Tumulte politique en Pologne après que Duda s'est engagé à signer la loi sur la commission du Kremlin

Martin Goujon

Tumulte politique en Pologne après que Duda s’est engagé à signer la loi sur la commission du Kremlin

Le président polonais affirme qu’une nouvelle commission est censée extirper l’influence du Kremlin, l’opposition craint qu’il n’ait « déclenché une guerre civile polonaise ».

VARSOVIE – Le président polonais Andrzej Duda a déclaré lundi qu’il signerait un projet de loi controversé créant une commission chargée d’enquêter sur l’influence russe sur la politique polonaise qui pourrait interdire aux personnes d’exercer des fonctions publiques pendant une décennie.

Duda et le gouvernement du parti Droit et justice (PiS) disent qu’il s’agit d’un effort pour extirper les agents du Kremlin en Pologne, mais l’opposition avertit que la commission vise à harceler les rivaux politiques – en particulier Donald Tusk, ancien Premier ministre et président du Conseil européen qui dirige le parti d’opposition Plateforme civique – avant les élections législatives cruciales de cet automne.

La décision risque d’aggraver les relations déjà tendues entre Varsovie et Bruxelles, la Commission européenne gelant des milliards de dollars en espèces pour la récupération de la pandémie dans l’UE, craignant que le gouvernement polonais ne revienne sur les principes démocratiques du bloc.

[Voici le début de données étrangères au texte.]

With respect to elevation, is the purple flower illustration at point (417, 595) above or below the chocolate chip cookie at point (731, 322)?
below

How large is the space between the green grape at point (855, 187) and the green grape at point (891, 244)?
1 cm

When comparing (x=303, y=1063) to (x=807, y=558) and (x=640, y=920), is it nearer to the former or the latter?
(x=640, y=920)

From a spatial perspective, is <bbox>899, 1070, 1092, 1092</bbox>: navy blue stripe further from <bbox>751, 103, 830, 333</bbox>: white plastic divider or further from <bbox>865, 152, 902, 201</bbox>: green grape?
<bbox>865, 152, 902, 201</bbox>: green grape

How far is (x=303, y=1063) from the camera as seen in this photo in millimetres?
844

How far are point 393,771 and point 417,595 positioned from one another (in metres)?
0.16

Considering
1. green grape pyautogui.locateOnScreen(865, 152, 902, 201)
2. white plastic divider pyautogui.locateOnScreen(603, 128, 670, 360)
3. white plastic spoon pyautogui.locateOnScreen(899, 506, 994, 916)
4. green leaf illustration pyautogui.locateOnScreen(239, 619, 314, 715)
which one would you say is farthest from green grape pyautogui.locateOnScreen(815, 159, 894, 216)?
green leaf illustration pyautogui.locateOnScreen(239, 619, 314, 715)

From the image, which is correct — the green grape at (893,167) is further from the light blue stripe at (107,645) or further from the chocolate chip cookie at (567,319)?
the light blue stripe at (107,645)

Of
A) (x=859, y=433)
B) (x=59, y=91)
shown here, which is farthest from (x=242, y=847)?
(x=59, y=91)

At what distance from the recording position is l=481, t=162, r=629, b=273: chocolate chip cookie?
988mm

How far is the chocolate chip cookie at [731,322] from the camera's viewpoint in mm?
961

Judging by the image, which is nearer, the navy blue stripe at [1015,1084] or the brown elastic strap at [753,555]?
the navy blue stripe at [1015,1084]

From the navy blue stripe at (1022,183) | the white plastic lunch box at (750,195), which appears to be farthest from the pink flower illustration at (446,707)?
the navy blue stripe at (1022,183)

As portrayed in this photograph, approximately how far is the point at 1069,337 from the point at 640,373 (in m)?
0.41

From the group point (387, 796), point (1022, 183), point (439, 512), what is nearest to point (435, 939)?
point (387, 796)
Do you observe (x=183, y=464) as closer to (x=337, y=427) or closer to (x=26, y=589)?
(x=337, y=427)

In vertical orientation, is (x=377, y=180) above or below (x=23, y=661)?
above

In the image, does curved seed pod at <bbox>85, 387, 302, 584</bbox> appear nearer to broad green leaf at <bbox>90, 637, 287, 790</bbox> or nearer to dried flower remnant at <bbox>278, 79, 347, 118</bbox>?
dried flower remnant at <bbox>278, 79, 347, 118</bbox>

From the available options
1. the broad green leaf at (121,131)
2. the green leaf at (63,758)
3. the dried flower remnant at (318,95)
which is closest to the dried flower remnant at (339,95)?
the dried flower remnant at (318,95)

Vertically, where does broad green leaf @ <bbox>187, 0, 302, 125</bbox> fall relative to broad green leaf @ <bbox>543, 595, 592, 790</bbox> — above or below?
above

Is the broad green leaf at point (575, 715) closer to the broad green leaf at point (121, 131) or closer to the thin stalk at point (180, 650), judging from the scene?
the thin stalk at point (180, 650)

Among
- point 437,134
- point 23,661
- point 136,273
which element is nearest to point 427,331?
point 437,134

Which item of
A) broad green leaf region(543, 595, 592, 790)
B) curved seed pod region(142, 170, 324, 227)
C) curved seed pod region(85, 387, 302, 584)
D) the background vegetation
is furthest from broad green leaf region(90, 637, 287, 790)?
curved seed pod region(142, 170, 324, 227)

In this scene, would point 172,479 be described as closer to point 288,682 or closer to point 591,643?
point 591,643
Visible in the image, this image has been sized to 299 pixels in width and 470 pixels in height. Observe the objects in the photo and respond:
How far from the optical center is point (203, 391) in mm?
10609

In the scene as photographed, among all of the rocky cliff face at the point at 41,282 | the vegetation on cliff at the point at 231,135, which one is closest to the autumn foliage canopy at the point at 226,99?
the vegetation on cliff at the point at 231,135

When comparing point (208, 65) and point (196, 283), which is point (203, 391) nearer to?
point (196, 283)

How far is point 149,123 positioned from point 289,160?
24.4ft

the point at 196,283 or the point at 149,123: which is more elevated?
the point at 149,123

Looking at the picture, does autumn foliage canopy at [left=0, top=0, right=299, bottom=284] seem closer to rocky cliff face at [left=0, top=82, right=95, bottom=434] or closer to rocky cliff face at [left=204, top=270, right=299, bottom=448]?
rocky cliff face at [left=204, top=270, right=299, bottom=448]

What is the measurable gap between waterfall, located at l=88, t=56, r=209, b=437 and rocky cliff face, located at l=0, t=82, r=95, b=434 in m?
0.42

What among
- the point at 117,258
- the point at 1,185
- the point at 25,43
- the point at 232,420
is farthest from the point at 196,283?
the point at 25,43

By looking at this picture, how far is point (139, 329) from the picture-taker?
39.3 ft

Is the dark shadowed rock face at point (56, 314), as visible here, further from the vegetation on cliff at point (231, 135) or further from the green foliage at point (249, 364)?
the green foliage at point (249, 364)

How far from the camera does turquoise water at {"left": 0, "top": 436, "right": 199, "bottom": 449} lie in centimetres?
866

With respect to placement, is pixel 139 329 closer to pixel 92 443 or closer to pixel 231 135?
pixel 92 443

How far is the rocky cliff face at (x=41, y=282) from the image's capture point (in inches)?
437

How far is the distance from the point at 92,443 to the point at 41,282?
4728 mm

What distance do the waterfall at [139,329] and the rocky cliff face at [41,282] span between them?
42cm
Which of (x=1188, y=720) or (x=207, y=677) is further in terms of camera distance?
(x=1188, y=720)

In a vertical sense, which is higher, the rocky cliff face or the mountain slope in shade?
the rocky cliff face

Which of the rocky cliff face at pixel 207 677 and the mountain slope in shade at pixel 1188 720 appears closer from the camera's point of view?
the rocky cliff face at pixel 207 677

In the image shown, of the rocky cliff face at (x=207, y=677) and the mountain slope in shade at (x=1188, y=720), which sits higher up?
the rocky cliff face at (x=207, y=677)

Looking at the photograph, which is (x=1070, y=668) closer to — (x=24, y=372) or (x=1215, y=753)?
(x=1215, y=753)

La loi sur la commission a été approuvée de justesse par le parlement polonais vendredi soir après un débat houleux ; La décision de Duda de l’inscrire rapidement dans la loi a anéanti l’espoir qu’il se distancierait de la loi.

Duda a dit qu’il enverrait également la loi pour qu’elle soit examinée par le Tribunal constitutionnel – une haute cour dominée par les loyalistes du PiS – mais cela n’empêchera pas la commission de commencer ses travaux.

« Les gens ont le droit de savoir », Duda a dit dans une émission pour annoncer sa décision, ajoutant : « Le public devrait se forger sa propre opinion sur la façon dont… les élus aux élections générales… comprenaient les intérêts de la République de Pologne, si ces intérêts étaient effectivement correctement exécutés ».

Opposition en colère

L’opposition a dénoncé la commission comme une arme politique conçue pour intimider les rivaux du PiS avant une élection qu’il pourrait perdre.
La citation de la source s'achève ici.